▶ [DATA]:
------------------------------------

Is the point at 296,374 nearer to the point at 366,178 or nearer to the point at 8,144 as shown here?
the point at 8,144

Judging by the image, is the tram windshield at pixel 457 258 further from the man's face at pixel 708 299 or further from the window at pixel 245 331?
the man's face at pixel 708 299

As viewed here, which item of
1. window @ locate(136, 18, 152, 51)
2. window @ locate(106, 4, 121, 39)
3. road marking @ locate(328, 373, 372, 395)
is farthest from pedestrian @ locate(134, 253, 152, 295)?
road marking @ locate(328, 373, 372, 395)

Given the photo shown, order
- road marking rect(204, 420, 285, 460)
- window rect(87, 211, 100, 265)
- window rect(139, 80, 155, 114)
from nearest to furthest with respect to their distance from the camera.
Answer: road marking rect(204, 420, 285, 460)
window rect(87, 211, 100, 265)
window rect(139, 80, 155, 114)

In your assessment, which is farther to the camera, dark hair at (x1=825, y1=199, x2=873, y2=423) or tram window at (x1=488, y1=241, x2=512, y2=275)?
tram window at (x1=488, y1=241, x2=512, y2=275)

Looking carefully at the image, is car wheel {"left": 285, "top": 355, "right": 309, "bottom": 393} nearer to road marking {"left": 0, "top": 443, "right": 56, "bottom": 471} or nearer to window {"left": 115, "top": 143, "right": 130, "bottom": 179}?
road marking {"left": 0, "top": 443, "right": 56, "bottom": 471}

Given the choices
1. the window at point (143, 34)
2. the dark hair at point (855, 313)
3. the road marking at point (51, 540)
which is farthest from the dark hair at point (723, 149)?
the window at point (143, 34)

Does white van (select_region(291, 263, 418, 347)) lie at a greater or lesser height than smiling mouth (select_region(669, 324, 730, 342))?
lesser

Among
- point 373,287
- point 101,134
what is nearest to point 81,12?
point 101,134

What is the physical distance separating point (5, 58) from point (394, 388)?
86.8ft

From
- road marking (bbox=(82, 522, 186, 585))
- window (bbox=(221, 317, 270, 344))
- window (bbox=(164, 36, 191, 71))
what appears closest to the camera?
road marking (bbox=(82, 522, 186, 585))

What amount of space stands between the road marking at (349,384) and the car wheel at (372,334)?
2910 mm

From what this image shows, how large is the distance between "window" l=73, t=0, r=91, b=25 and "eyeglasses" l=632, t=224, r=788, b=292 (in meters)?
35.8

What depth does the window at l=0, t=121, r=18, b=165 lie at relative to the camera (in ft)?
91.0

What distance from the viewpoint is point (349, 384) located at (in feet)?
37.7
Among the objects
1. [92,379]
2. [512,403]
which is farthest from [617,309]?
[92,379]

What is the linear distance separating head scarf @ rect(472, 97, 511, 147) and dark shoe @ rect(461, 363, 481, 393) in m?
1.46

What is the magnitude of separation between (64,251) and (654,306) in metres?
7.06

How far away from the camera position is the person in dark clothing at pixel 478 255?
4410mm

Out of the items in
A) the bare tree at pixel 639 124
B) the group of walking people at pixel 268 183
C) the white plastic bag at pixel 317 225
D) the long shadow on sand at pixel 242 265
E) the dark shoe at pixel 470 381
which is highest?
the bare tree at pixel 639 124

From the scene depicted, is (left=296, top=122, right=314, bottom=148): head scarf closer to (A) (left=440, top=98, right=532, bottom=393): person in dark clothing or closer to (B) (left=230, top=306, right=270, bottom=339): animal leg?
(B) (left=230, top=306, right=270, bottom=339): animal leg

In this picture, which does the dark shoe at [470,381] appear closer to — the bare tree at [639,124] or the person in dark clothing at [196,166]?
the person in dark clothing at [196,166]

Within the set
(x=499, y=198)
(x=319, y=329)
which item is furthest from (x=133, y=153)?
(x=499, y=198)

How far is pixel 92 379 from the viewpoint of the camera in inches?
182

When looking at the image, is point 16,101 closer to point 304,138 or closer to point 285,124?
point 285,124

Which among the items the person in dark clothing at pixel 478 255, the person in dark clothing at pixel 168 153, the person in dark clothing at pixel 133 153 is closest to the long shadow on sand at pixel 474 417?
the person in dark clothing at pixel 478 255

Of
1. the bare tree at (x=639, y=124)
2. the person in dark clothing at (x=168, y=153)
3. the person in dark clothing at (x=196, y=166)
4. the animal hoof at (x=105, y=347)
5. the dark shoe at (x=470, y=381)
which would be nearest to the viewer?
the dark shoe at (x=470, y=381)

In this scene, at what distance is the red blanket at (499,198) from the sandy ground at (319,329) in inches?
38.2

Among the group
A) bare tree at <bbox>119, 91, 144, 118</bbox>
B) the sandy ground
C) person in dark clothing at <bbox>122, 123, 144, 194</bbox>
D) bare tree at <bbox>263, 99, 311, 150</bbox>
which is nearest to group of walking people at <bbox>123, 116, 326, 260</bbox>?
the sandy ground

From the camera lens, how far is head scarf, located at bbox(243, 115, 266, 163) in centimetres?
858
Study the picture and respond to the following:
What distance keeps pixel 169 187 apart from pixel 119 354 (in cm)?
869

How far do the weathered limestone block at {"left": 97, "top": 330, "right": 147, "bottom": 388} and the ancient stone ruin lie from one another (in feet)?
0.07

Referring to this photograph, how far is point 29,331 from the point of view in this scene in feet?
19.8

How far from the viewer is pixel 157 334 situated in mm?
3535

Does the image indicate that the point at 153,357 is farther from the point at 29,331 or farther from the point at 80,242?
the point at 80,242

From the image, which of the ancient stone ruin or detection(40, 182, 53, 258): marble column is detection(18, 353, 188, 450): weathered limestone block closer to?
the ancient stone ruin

------------------------------------

▶ [TO DO]: Starting with the line containing "How far from" and going on through the end of the listing, switch "viewer" to "camera" and give those lines again with nothing else changed.

▶ [TASK RESPONSE]:
How far from the camera is pixel 157 334 situated in mm?
3535

Does the image indicate that the point at 153,357 is farther from the point at 29,331 or farther from the point at 80,242?
the point at 80,242

From the image, which of the ancient stone ruin or detection(40, 182, 53, 258): marble column is detection(18, 353, 188, 450): weathered limestone block closer to?
the ancient stone ruin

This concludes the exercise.